Today: Once you’ve reached float status at the Macy’s Thanksgiving Day parade, what else is there? Not only did Bob have his own float, but his ever-helpful sidekick Wendy also had one. And Bob the Builder Live – a stage show supervised by the production manager for Rolling Stones and U2 tours – is due to debut this month in Nashville, the first date in a national tour.
Bob even upstaged Santa this past December in the United States, serving as grand marshal of the Niagara Falls Santa Claus Parade.
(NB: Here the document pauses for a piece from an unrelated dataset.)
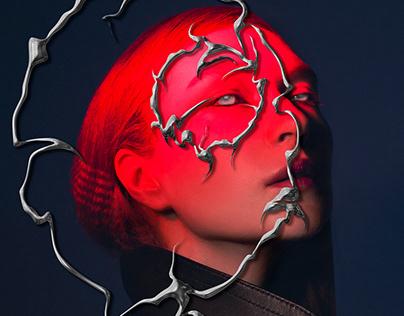 2050 - digital art portraits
Bob has been very, very good to his creator, producers and owners, reaching cult status in the United Kingdom, where his show first aired. Bob creator Keith Chapman has raked in almost $8 million so far in royalties. HIT Entertainment quadrupled its profits in 2002 to more than $43.8 million, half of that attributable to Bob TV rights, videos and merchandise.
Bob the global brand is now seen in 140 countries. As Sloan Cameron, HIT’s executive producer of the Bob stage show tours, told the Melbourne, Australia, Herald Sun: “This show is about a very likable character, machines and construction sites. What’s not to like?”
HIT held its breath after September 11th, but the versatile Bob proved even more popular, with retailers running out of Bob Halloween costumes a month later.
Barnes & Noble Booksellers has Bob the Builder Story Times, which allow Bob fans to enjoy stories and crafts inspired by the show. And if books aren’t enough, kids can be surrounded by a virtual Bob universe, complete with Bob underwear, luggage, lunch boxes, dinnerware, backpacks and bedding.
The promotional potential of Bob has not been ignored by construction associations in the United Kingdom, which have adopted him as a mascot. But Bob can get zinged by professional groups, too. In Queensland, Australia, safety officials cited him for unsafe job practices, including riding his backhoe Scoop standing up. (Better re-check Scoop’s operator’s manual, Bob!)
The downside to all this Bob mania? That every guy in construction with the first name of Robert gets called you-know-what.